= Exercise objective =
For the records below, reproduce exactly the line that contains "Wenn eine Meldung zum" and all subsequent lines, with nothing left out and nothing added.

··· Records to process ···

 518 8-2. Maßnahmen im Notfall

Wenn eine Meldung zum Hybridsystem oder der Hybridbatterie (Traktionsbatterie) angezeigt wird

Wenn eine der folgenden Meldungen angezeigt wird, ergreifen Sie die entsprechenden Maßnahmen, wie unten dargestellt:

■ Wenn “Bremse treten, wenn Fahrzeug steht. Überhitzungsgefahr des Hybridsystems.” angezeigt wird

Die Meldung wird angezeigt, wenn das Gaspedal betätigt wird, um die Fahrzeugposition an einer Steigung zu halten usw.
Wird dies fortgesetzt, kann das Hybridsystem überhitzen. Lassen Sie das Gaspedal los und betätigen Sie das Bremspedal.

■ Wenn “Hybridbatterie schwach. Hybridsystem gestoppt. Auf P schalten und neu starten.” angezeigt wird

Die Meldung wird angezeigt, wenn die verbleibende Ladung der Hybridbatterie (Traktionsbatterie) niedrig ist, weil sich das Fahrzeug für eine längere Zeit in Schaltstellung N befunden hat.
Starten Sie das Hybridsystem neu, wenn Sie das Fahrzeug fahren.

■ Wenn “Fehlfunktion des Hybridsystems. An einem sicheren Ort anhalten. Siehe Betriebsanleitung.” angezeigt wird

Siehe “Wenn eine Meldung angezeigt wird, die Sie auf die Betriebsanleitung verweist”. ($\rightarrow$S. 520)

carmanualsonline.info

···

= Solution to the problem =
Wenn eine Meldung zum Hybridsystem oder der Hybridbatterie (Traktionsbatterie) angezeigt wird

Wenn eine der folgenden Meldungen angezeigt wird, ergreifen Sie die entsprechenden Maßnahmen, wie unten dargestellt:

■ Wenn “Bremse treten, wenn Fahrzeug steht. Überhitzungsgefahr des Hybridsystems.” angezeigt wird

Die Meldung wird angezeigt, wenn das Gaspedal betätigt wird, um die Fahrzeugposition an einer Steigung zu halten usw.
Wird dies fortgesetzt, kann das Hybridsystem überhitzen. Lassen Sie das Gaspedal los und betätigen Sie das Bremspedal.

■ Wenn “Hybridbatterie schwach. Hybridsystem gestoppt. Auf P schalten und neu starten.” angezeigt wird

Die Meldung wird angezeigt, wenn die verbleibende Ladung der Hybridbatterie (Traktionsbatterie) niedrig ist, weil sich das Fahrzeug für eine längere Zeit in Schaltstellung N befunden hat.
Starten Sie das Hybridsystem neu, wenn Sie das Fahrzeug fahren.

■ Wenn “Fehlfunktion des Hybridsystems. An einem sicheren Ort anhalten. Siehe Betriebsanleitung.” angezeigt wird

Siehe “Wenn eine Meldung angezeigt wird, die Sie auf die Betriebsanleitung verweist”. ($\rightarrow$S. 520)

carmanualsonline.info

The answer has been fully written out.